# Doggy Birthday Cake??



## Mraymo (Oct 30, 2007)

Does anyone have a recipe for a doggy birthday cake? Izzy's 1st birthday is Wednesday and I wanted to make one for her.


----------



## Leeann (Feb 28, 2007)

Marianne, Kara (Gucci's mama) has some great recipe's. I'm sure she would love to share them with you, send her a PM.


----------



## Mraymo (Oct 30, 2007)

Great. Thanks Leeann.


----------



## isshinryu_mom (Mar 23, 2008)

Shelly (havaluv) had a wonderful birthday cake for Oliver, according to Roxie who had TWO pieces! Can't remember if it was a mix or a recipe... hopefully she'll be around soon and can tell you.


----------



## TnTWalter (May 9, 2007)

*I made one for Winston...here's the link...*

page 3 has the recipe....page 1 shows the cake.

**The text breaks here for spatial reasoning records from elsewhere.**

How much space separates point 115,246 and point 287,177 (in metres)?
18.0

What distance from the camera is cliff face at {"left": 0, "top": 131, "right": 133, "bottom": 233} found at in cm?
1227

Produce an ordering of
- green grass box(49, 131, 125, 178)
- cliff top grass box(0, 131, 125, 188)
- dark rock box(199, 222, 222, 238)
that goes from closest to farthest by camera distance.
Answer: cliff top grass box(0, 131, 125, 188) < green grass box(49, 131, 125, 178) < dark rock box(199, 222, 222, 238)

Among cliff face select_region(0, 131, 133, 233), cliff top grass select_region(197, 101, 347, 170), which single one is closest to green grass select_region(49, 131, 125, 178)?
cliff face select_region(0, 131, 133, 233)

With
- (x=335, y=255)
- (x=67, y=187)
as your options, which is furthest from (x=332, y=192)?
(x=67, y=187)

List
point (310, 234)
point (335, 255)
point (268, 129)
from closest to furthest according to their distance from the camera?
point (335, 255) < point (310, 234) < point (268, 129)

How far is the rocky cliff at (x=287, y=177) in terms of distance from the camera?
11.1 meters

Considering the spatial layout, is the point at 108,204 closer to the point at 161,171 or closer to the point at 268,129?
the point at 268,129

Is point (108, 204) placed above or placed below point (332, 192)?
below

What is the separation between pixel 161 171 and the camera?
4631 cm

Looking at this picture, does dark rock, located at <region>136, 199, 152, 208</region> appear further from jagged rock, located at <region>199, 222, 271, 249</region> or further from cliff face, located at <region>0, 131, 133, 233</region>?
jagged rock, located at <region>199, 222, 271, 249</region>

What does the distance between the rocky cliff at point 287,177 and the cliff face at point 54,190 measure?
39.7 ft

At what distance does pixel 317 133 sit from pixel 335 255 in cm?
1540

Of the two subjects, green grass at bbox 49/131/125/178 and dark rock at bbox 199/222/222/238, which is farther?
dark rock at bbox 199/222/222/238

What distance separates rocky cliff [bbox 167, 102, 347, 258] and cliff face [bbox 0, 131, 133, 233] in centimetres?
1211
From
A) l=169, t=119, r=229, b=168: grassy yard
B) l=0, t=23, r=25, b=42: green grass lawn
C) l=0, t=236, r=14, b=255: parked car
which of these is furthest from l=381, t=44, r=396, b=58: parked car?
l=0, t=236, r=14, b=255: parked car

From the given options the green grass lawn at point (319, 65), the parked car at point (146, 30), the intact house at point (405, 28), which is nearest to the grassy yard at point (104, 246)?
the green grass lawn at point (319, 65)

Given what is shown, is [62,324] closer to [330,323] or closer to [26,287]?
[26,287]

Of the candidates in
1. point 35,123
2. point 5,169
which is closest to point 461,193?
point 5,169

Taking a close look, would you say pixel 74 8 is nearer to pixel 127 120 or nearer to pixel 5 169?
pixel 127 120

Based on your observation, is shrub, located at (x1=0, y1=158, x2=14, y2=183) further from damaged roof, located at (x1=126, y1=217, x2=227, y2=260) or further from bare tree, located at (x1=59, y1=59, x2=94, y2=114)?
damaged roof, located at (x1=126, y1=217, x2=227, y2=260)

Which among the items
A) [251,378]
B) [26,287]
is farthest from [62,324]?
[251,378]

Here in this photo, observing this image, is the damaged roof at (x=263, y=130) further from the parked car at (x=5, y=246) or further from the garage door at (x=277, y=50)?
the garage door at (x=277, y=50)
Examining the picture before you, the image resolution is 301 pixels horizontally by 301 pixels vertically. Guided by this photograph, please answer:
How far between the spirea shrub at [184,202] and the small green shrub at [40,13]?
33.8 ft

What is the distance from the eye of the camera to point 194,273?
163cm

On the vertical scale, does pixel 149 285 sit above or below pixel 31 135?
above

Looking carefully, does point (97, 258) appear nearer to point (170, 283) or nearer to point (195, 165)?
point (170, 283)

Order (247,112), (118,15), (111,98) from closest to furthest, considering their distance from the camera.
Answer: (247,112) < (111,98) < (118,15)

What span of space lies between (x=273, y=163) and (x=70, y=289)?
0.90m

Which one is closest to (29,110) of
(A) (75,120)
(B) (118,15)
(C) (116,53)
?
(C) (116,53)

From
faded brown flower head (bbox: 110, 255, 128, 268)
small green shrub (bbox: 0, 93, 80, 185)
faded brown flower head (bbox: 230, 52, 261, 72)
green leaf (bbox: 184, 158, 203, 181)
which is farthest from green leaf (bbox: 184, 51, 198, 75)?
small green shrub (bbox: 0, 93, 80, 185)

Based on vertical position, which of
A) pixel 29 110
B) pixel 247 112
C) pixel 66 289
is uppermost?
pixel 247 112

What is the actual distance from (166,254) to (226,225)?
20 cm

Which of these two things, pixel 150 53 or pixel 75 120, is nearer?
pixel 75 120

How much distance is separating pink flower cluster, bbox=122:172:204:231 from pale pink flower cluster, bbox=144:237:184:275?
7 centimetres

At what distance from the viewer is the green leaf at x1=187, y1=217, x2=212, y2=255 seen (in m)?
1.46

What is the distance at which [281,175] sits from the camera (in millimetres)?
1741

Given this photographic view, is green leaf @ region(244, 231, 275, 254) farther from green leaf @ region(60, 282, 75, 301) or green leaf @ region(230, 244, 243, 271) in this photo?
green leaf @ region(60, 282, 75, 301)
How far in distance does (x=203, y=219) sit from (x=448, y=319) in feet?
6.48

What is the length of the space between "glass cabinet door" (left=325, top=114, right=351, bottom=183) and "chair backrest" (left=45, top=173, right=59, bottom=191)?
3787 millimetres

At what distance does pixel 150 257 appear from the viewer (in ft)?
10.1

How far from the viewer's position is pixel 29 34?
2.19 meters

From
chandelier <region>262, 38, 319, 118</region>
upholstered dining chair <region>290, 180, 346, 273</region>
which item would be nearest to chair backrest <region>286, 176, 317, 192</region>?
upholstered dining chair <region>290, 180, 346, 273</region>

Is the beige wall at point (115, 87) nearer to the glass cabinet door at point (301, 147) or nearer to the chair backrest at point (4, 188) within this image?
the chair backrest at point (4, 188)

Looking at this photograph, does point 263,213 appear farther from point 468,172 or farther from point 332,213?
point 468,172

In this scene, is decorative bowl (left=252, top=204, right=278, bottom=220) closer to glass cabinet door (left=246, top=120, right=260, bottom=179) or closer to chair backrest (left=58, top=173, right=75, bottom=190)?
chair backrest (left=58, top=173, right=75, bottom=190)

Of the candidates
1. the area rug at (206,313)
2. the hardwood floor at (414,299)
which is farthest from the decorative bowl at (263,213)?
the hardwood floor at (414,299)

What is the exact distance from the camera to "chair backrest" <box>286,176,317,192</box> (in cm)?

http://havaneseforum.com/showthread.php?t=4060&highlight=winston+birthday

my kids enjoyed it too! eace:


----------



## hartman studio (Feb 14, 2008)

Cocotini's first birthday is next Friday- they are almost the same age. I have a couple of recipes that I need to find as I was going to make a cake for her too. I'll try to find them this weekend and post for you. I know one uses low fat cream cheese frosting.


----------



## havaluv (Oct 15, 2007)

I got Oliver's birthday cake mix from tailwaggin.com. It was easy and the dogs loved it. We used cream cheese for icing.


----------



## Mraymo (Oct 30, 2007)

Jocelyn - My son's birthday is on Friday, he'll be 11 years old.


Trish - I'll check out the thread. I did a search on birthday cakes but didn't find anything. Thanks.


----------